I think it comes down to two reasons:
- Trust: CBDCs are just a digital representation of fiat money, and fiat is something that you and me and the average person in the street already trust (at least in most countries). And we trust it because it’s backed by central banks and governments and
protected by regulation.
- Power: CBDCs are created — and therefore controlled — by central banks, who in turn retain the power that comes with societies trusting in and relying upon that fiat currency. And once you have that power, that’s not something that policy makers and authorities
want to let go of easily.
Cryptocurrencies decentralise: they strip that power away from the central and commercial banks and governments alike. In contrast, CBDCs centralise: they retain that power, perhaps even reinforce it.
But some would also argue that without state backing, without institutions and authorities to regulate a currency, people would lose that trust in that very medium of exchange. Perhaps the trust of the people and the power of the institutions who govern
those people are two sides of the same coin (pun absolutely intended). But if they are, then you have two forces essentially moving in the same direction, which is not towards cryptocurrencies, but towards state-backed and -regulated digital currencies using
similar technology and principles from which cryptocurrency has emerged.
If we all accept for a moment that in most developed economies we trust in fiat currency, and will likely continue to do so for the near future, we must also accept that we trust that the people and institutions who manage and regulate fiat currency are
doing this successfully. (If they weren’t, we would already have lost that trust and have moved to other mediums of exchange.) By trusting these people, we are in turn accepting that these people understand money and the complex financial systems.
It would be no big jump for us to also extend our trust to digital fiat currency (CBDCs) that is built on technology that we perhaps individually don’t understand, but that is built by people who have the combined understanding of money and technology. After
all, if we can place our trust in a Great British Pound coin or a US Dollar bill without understanding the financial processes underpinning them, or in trillion-dollar tech companies without understanding the technology on which they run, why can’t we do the
same when it comes to digital currency?
And by that train of logic, I find myself comfortable with the fact that Central Bank Digital Currencies will be integral to the next evolution of financial technology. That next evolution is already underway, and is about the integration of financial services
outside of the Financial Services industry itself. We’ve seen other industries and people’s lives transformed through digitalisation (shopping with Amazon, travelling with Uber, searching with Google). The evolution of payments will allow non-financial companies
to embed truly digital services into their apps and websites, in turn making the experience and journey that bit easier, faster, cheaper or more tailor-made for the likes of you and me.
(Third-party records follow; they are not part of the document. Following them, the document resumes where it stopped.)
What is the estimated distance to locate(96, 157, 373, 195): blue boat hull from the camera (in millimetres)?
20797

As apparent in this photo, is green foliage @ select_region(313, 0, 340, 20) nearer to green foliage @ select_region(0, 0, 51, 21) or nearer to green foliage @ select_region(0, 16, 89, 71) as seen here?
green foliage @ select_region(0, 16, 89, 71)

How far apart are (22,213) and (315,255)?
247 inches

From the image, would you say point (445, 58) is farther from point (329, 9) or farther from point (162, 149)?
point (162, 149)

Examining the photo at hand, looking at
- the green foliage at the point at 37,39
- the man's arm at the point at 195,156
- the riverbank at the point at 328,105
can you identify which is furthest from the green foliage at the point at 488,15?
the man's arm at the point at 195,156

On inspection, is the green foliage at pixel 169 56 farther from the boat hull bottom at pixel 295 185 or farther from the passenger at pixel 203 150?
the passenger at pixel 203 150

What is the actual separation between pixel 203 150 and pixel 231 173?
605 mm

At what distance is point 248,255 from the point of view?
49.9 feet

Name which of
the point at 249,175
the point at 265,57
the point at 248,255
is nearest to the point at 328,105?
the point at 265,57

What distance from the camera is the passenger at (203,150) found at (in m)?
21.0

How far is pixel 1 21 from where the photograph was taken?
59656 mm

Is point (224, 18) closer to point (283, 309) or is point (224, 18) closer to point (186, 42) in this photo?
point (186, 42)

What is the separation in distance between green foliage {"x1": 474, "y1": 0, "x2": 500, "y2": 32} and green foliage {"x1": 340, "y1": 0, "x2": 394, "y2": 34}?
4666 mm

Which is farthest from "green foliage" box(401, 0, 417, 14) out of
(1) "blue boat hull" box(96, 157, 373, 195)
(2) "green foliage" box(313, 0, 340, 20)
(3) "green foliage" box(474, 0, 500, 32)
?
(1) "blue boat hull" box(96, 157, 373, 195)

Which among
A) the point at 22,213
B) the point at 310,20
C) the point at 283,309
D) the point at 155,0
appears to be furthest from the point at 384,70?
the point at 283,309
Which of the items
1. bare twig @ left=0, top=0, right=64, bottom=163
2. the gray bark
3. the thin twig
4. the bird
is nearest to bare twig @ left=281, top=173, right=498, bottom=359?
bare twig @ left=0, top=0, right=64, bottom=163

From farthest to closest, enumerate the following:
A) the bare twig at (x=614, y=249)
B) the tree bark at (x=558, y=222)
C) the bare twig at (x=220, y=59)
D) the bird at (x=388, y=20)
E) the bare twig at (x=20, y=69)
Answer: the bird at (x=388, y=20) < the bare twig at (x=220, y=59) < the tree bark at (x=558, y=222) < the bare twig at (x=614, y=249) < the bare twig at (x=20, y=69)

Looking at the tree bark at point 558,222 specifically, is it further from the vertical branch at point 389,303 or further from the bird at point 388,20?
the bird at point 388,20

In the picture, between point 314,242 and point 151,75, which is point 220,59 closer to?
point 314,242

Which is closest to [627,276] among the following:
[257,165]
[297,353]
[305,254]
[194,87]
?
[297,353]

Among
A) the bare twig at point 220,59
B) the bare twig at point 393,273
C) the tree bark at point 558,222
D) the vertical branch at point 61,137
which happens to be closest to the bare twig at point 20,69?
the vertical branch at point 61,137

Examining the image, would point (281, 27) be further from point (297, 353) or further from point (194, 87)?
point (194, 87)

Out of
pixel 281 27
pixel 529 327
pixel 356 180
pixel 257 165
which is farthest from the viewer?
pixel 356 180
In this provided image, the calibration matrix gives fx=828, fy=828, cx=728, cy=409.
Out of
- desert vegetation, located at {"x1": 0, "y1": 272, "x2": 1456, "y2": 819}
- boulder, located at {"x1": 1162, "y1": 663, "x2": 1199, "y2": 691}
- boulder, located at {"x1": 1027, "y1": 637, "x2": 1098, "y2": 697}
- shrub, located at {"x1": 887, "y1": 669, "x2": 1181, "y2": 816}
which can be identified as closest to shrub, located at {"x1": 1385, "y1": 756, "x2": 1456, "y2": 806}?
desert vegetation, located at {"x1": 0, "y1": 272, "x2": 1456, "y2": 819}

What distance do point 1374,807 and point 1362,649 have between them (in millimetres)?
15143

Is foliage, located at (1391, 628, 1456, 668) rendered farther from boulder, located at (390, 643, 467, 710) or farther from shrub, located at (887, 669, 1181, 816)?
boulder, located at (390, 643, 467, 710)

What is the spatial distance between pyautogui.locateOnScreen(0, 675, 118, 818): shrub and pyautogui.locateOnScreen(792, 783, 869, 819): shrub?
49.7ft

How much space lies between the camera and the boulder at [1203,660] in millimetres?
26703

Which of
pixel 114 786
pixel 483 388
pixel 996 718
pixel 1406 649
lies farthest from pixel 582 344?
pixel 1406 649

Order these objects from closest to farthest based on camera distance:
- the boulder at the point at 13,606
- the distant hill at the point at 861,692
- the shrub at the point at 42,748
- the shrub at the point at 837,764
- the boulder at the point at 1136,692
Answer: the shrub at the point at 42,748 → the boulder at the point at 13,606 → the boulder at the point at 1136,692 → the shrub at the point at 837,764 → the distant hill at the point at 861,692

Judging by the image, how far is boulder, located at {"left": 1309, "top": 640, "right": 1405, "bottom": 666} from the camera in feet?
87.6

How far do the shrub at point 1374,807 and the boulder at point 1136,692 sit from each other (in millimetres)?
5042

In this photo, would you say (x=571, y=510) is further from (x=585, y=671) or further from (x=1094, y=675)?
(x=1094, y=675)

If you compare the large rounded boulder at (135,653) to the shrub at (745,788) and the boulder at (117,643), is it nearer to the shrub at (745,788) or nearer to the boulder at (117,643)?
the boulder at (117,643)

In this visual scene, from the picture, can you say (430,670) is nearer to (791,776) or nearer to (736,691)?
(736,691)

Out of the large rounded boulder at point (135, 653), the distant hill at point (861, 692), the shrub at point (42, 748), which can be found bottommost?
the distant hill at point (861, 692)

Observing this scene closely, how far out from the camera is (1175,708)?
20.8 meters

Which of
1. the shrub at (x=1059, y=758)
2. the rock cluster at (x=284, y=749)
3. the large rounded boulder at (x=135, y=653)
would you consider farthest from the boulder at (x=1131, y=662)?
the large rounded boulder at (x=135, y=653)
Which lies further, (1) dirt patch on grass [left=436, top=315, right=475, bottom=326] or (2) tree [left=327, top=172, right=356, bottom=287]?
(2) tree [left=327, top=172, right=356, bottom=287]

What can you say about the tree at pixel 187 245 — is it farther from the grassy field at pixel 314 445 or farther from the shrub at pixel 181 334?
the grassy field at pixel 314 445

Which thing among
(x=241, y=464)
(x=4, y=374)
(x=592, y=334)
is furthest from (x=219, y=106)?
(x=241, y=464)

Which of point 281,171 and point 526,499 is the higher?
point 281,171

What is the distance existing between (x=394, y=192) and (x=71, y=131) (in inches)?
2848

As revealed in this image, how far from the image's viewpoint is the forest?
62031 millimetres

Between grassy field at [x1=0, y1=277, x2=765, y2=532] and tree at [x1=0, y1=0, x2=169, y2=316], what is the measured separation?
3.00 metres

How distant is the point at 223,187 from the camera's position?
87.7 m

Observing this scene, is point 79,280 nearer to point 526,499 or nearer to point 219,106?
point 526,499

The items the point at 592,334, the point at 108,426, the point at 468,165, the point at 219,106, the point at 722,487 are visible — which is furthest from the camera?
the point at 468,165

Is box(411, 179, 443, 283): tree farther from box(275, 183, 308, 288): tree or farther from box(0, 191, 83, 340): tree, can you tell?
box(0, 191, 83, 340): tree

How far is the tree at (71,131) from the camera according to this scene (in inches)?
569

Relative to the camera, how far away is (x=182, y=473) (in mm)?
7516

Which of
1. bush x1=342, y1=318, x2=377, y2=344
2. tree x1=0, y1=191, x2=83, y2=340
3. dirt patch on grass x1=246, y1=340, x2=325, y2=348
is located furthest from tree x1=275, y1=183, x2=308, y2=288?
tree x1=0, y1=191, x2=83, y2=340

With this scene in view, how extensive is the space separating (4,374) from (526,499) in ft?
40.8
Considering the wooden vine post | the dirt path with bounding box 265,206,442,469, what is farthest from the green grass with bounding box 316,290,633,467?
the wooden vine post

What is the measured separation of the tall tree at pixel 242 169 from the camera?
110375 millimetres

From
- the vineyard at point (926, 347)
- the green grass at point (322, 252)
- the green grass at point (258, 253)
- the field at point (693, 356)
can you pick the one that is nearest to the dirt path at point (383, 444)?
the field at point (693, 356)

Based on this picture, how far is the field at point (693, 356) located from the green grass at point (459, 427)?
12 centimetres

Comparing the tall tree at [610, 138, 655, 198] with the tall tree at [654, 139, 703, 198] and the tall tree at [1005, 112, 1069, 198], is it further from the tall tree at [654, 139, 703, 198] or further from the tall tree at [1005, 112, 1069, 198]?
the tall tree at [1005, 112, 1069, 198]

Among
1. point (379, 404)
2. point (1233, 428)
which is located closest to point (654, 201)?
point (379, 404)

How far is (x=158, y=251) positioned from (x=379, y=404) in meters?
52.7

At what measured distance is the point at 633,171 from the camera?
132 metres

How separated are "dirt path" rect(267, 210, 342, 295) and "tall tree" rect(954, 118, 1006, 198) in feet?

CDBCs will be a key enabler for this journey.
If CBDCs do help businesses embed financial services at a deeper level than previously before, and if that then allows customers like you and me to do more for less in our busy everyday lives, this will only help increase the trust that we all have in CDBCs.
And by increasing our collective trust in a digital proposition that simultaneously is controlled by the institutions in whom we already trust, in future this will only widen the gap between Cryptocurrency and Central Bank Digital Currency.
Avid crypto supporters and investors will no doubt disagree. But next time I’m asked my opinion on banks and cryptocurrency, I’ll probably have a more definitive answer:
Cryptocurrency? No chance! It’s all about CBDCs — Central Bank Digital Currency.